High-Performance Computing Cuts Particle Collision Data Prep Time
New approach to raw data reconstruction has potential to turn particle tracks into physics discoveries faster
November 28, 2017
Mark Lukasczyk, Jérôme Lauret, and Levente Hajdu standing beside a tape silo at the RHIC & ATLAS Computing Facility at Brookhaven National Laboratory. Data sets from RHIC runs are stored on tape and were transferred from Brookhaven to NERSC.
For the first time, scientists have used high-performance computing (HPC) to reconstruct the data collected by a nuclear physics experiment—an advance that could dramatically reduce the time it takes to make detailed data available for scientific discoveries.
The demonstration project used the Cori supercomputer at the National Energy Research Scientific Computing Center (NERSC), a high-performance computing center at Lawrence Berkeley National Laboratory in California, to reconstruct multiple datasets collected by the STAR detector during particle collisions at the Relativistic Heavy Ion Collider (RHIC), a nuclear physics research facility at Brookhaven National Laboratory in New York. By running multiple computing jobs simultaneously on the allotted supercomputing cores, the team transformed 4.73 petabytes of raw data into 2.45 petabytes of “physics-ready” data in a fraction of the time it would have taken using in-house high-throughput computing resources, even with a two-way transcontinental data journey.
“The reason why this is really fantastic,” said Brookhaven physicist Jérôme Lauret, who manages STAR’s computing needs, “is that these high-performance computing resources are elastic. You can call to reserve a large allotment of computing power when you need it—for example, just before a big conference when physicists are in a rush to present new results.” According to Lauret, preparing raw data for analysis typically takes many months, making it nearly impossible to provide such short-term responsiveness. “But with HPC, perhaps you could condense that many months production time into a week. That would really empower the scientists!”
The accomplishment showcases the synergistic capabilities of RHIC and NERSC—U.S. Department of Energy (DOE) Office of Science User Facilities located at DOE-run national laboratories on opposite coasts—connected by one of the most extensive high-performance data-sharing networks in the world, DOE’s Energy Sciences Network (ESnet), another DOE Office of Science User Facility.
“This is a key usage model of high-performance computing for experimental data, demonstrating that researchers can get their raw data processing or simulation campaigns done in a few days or weeks at a critical time instead of spreading out over months on their own dedicated resources,” said Jeff Porter, a member of the data and analytics services team at NERSC.
Billions of data points
To make physics discoveries at RHIC, scientists must sort through hundreds of millions of collisions between ions accelerated to very high energy. STAR, a sophisticated, house-sized electronic instrument, records the subatomic debris streaming from these particle smashups. In the most energetic events, many thousands of particles strike detector components, producing firework-like displays of colorful particle tracks. But to figure out what these complex signals mean, and what they can tell us about the intriguing form of matter created in RHIC’s collisions, scientists need detailed descriptions of all the particles and the conditions under which they were produced.

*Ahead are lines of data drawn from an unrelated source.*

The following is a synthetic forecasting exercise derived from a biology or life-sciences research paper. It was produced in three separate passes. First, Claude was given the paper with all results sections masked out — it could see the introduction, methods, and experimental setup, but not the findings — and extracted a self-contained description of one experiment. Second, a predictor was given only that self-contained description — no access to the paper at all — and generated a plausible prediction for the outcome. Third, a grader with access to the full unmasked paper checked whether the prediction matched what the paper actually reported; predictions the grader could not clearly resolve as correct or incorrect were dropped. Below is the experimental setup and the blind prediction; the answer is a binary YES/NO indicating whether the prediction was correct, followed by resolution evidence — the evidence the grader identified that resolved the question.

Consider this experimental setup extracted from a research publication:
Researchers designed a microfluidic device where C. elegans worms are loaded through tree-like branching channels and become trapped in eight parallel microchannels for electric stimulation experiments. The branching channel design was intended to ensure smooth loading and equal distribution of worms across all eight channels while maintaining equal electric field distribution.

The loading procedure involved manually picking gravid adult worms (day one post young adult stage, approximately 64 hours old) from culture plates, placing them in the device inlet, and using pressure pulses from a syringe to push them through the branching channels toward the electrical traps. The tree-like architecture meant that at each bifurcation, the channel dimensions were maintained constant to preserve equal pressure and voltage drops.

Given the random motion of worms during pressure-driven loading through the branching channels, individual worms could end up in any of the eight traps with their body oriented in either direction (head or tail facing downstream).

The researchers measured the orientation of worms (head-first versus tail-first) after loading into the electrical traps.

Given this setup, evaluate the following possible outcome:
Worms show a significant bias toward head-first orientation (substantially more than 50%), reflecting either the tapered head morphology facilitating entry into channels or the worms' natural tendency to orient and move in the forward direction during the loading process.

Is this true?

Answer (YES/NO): NO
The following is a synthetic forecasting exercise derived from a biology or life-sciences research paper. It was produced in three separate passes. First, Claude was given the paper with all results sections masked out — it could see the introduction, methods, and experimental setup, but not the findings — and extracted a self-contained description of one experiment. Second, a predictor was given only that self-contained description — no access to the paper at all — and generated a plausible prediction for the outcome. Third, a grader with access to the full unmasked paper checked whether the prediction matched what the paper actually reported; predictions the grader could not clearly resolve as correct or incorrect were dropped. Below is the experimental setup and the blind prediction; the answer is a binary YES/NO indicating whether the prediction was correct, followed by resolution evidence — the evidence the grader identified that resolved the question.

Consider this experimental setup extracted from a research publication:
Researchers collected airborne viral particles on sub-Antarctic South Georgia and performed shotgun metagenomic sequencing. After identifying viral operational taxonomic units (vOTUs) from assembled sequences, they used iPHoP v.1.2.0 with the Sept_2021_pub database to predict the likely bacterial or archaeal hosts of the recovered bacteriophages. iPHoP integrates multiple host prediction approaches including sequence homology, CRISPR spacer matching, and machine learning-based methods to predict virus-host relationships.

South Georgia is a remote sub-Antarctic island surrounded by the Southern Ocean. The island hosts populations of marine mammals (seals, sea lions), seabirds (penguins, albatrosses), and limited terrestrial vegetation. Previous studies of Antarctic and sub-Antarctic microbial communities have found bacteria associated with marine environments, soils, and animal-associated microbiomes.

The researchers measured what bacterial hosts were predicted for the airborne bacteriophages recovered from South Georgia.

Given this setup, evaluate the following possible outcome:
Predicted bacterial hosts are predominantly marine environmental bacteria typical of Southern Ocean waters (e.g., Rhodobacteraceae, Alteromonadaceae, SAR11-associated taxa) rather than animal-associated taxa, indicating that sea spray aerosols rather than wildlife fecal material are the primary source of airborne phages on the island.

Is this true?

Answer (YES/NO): NO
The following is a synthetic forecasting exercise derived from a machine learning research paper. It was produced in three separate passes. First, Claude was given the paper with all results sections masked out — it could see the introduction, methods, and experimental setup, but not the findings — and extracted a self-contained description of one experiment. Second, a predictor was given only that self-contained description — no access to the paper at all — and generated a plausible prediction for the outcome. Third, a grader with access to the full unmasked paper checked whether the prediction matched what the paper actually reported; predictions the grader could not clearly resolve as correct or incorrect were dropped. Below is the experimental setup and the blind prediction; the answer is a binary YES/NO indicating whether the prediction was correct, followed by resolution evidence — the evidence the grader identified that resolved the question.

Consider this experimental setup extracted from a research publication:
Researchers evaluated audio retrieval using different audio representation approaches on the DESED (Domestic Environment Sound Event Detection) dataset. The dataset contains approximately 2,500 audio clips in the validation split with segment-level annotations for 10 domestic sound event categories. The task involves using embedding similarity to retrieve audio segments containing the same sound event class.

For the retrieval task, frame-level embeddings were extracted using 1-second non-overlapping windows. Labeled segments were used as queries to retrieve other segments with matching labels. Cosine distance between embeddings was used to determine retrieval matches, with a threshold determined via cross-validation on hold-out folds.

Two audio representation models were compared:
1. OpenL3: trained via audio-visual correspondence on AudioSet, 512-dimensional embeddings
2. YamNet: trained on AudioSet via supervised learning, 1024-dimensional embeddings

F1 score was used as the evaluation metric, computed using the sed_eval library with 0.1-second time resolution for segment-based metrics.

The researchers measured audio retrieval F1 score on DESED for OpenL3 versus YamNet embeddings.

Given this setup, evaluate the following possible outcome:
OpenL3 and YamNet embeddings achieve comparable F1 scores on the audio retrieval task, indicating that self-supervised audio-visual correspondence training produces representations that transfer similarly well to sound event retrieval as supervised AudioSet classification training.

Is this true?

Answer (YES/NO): NO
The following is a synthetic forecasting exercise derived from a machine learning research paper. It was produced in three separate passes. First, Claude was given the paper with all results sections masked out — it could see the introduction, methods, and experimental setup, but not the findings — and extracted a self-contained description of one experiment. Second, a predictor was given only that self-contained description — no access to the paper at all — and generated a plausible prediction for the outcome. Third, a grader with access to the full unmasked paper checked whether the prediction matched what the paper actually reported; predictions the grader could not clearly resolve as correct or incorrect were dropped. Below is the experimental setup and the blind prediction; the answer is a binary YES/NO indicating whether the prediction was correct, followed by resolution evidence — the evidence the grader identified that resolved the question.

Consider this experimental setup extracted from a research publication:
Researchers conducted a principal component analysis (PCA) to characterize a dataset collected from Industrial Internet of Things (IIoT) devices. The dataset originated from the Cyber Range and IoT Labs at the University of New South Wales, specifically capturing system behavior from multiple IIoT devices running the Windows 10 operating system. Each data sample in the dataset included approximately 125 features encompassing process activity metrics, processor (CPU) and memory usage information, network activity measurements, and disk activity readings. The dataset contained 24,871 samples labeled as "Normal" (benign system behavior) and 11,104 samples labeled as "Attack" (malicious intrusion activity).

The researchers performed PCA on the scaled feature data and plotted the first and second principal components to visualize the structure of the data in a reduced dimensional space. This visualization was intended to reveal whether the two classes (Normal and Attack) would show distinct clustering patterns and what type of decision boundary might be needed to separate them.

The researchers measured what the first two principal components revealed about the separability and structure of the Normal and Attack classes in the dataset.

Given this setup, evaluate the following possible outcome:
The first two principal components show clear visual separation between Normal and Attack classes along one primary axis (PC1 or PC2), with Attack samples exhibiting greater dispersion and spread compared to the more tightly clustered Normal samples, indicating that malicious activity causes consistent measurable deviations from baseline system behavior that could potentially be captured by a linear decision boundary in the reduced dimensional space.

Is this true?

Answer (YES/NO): NO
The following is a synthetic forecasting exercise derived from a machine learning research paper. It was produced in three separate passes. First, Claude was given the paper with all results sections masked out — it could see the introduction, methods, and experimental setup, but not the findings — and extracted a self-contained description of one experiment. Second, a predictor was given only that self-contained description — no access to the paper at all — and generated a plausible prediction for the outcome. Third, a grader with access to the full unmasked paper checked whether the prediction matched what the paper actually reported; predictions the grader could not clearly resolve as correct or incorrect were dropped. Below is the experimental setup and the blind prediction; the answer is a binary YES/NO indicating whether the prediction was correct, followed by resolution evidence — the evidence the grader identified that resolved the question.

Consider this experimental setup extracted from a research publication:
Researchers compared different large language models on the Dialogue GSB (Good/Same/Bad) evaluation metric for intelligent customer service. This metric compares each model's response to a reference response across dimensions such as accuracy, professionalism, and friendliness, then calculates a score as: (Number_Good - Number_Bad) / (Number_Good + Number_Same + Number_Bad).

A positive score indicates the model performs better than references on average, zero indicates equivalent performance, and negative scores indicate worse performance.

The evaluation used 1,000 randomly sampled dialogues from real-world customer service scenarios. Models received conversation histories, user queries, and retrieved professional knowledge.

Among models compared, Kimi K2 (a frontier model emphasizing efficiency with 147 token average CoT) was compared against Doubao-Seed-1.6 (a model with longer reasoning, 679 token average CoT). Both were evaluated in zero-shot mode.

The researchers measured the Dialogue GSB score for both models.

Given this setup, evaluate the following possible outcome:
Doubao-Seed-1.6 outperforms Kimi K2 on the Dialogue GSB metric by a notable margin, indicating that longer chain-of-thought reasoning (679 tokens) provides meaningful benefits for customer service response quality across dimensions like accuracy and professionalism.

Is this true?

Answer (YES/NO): NO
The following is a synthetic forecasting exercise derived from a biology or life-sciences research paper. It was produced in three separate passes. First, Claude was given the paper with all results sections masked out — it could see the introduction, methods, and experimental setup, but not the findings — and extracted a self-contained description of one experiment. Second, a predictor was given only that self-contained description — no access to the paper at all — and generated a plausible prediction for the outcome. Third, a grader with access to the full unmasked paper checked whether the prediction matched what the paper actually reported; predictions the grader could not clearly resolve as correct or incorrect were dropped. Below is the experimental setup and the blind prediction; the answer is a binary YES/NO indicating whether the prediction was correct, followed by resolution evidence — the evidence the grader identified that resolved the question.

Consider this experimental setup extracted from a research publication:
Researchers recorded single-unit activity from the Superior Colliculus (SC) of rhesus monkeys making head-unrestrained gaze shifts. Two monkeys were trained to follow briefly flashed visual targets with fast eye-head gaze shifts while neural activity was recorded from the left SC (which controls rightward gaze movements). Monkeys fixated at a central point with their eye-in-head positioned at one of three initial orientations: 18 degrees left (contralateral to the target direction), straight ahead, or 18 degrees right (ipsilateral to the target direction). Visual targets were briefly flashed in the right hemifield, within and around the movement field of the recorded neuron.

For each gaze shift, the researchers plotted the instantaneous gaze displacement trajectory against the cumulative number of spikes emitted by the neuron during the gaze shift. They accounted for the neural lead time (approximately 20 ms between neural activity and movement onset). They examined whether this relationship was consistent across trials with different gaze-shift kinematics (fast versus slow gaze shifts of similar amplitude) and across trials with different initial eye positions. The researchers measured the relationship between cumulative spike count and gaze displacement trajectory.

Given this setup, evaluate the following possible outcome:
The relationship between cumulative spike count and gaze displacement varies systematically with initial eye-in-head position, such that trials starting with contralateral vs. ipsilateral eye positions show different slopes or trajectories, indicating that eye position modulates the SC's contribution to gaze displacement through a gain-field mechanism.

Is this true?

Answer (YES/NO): YES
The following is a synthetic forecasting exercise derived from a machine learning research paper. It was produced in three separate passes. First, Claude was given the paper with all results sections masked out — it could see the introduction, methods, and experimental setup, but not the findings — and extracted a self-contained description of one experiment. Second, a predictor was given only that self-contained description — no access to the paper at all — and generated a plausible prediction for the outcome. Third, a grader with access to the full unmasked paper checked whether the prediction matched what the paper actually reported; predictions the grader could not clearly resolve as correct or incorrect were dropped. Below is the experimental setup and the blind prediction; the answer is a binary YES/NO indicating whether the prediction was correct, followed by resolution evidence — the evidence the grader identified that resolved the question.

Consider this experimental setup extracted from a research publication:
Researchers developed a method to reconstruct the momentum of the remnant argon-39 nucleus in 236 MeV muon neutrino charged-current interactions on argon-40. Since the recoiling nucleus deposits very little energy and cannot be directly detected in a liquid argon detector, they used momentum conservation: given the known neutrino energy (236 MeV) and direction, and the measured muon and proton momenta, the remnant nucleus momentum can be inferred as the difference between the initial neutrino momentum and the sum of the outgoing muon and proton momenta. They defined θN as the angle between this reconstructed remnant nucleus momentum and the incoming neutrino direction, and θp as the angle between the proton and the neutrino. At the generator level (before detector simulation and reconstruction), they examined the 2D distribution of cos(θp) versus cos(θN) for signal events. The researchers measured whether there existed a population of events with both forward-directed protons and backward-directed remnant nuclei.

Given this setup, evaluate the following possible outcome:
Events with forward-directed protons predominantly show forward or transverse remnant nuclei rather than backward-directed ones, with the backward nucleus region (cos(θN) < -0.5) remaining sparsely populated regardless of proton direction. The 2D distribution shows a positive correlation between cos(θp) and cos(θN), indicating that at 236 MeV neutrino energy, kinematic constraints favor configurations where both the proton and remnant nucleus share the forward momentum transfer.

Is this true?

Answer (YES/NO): NO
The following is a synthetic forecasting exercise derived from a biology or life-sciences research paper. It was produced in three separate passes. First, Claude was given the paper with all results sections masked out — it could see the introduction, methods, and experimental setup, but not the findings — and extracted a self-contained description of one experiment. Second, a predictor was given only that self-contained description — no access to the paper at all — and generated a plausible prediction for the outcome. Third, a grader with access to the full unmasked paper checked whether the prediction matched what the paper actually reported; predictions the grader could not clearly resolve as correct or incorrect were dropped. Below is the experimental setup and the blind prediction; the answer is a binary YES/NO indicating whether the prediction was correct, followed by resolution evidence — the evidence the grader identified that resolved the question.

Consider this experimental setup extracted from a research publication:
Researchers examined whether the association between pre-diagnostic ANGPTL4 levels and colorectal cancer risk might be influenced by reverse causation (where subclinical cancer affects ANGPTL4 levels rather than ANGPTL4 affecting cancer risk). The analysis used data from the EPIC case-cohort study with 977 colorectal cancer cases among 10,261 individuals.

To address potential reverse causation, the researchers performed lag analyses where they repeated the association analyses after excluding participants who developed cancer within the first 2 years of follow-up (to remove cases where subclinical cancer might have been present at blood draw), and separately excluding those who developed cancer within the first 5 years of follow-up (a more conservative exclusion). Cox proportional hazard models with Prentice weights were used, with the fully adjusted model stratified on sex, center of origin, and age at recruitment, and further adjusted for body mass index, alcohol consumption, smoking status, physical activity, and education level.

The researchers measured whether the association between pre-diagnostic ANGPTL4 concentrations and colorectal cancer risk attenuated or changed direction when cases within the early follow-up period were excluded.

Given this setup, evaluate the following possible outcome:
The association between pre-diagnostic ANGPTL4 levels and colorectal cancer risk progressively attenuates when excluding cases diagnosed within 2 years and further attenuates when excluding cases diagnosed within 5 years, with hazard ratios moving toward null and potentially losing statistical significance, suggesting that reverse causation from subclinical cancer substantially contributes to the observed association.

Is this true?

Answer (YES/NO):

They must also compare huge statistical samples from many different types of collision events.
Cataloging that information requires sophisticated algorithms and pattern recognition software to combine signals from the various readout electronics, and a seamless way to match that data with records of collision conditions. All the information must then be packaged in a way that physicists can use for their analyses.
Cori, the newest supercomputer at the National Energy Research Scientific Computing Center (NERSC), is a Cray XC40 with a peak performance of about 30 petaflops. (Credit: NERSC)
Since RHIC started running in the year 2000, this raw data processing, or reconstruction, has been carried out on dedicated computing resources at the RHIC and ATLAS Computing Facility (RACF) at Brookhaven. High-throughput computing (HTC) clusters crunch the data, event-by-event, and write out the coded details of each collision to a centralized mass storage space accessible to STAR physicists around the world.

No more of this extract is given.